**Set problem:** Transcribe the data below verbatim, starting at the line that contains "When viewed in" and ending at the last line of the data, with both of those lines included.

**Data:**
-------
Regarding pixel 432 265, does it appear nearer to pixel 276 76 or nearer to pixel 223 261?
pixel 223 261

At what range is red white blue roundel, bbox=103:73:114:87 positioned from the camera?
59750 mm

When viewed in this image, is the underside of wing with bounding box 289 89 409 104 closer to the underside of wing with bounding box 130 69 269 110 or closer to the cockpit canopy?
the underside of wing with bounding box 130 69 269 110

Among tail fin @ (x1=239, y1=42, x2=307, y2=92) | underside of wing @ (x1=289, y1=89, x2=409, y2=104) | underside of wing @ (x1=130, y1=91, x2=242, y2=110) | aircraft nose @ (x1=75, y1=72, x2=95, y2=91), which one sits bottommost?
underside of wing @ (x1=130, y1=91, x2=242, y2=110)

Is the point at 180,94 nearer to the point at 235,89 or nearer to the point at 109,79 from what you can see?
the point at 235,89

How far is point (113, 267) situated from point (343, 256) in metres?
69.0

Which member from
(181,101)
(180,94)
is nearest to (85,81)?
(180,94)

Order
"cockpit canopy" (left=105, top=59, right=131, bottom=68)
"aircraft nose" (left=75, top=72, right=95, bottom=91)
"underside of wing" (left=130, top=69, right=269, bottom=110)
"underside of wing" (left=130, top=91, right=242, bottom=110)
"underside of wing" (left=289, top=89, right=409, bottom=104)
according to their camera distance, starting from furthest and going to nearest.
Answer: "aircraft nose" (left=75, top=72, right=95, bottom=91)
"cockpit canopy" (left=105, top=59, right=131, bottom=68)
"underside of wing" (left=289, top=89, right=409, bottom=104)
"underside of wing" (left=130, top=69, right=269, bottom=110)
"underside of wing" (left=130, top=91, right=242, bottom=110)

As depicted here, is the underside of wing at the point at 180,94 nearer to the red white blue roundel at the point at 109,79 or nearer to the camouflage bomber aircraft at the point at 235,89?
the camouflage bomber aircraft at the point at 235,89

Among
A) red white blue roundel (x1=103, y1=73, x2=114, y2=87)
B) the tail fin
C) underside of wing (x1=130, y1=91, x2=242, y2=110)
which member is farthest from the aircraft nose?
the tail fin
-------
**Problem solution:**
When viewed in this image, is the underside of wing with bounding box 289 89 409 104 closer to the underside of wing with bounding box 130 69 269 110 or closer to the cockpit canopy?
the underside of wing with bounding box 130 69 269 110

Among tail fin @ (x1=239, y1=42, x2=307, y2=92) | underside of wing @ (x1=289, y1=89, x2=409, y2=104) | underside of wing @ (x1=130, y1=91, x2=242, y2=110) | aircraft nose @ (x1=75, y1=72, x2=95, y2=91), which one sits bottommost?
underside of wing @ (x1=130, y1=91, x2=242, y2=110)

Is the point at 180,94 nearer to the point at 235,89 or nearer to the point at 109,79 from what you can see?
the point at 235,89

How far is point (113, 267) situated from point (343, 256) in metres?
69.0

Which member from
(181,101)
(180,94)
is nearest to (85,81)?
(180,94)

Order
"cockpit canopy" (left=105, top=59, right=131, bottom=68)
"aircraft nose" (left=75, top=72, right=95, bottom=91)
"underside of wing" (left=130, top=69, right=269, bottom=110)
"underside of wing" (left=130, top=91, right=242, bottom=110)
"underside of wing" (left=289, top=89, right=409, bottom=104)
according to their camera distance, starting from furthest and going to nearest.
Answer: "aircraft nose" (left=75, top=72, right=95, bottom=91)
"cockpit canopy" (left=105, top=59, right=131, bottom=68)
"underside of wing" (left=289, top=89, right=409, bottom=104)
"underside of wing" (left=130, top=69, right=269, bottom=110)
"underside of wing" (left=130, top=91, right=242, bottom=110)

As depicted here, is the underside of wing at the point at 180,94 nearer to the red white blue roundel at the point at 109,79 or nearer to the camouflage bomber aircraft at the point at 235,89?
the camouflage bomber aircraft at the point at 235,89

Among
A) red white blue roundel (x1=103, y1=73, x2=114, y2=87)
B) the tail fin
C) underside of wing (x1=130, y1=91, x2=242, y2=110)
which member is farthest from the aircraft nose?
the tail fin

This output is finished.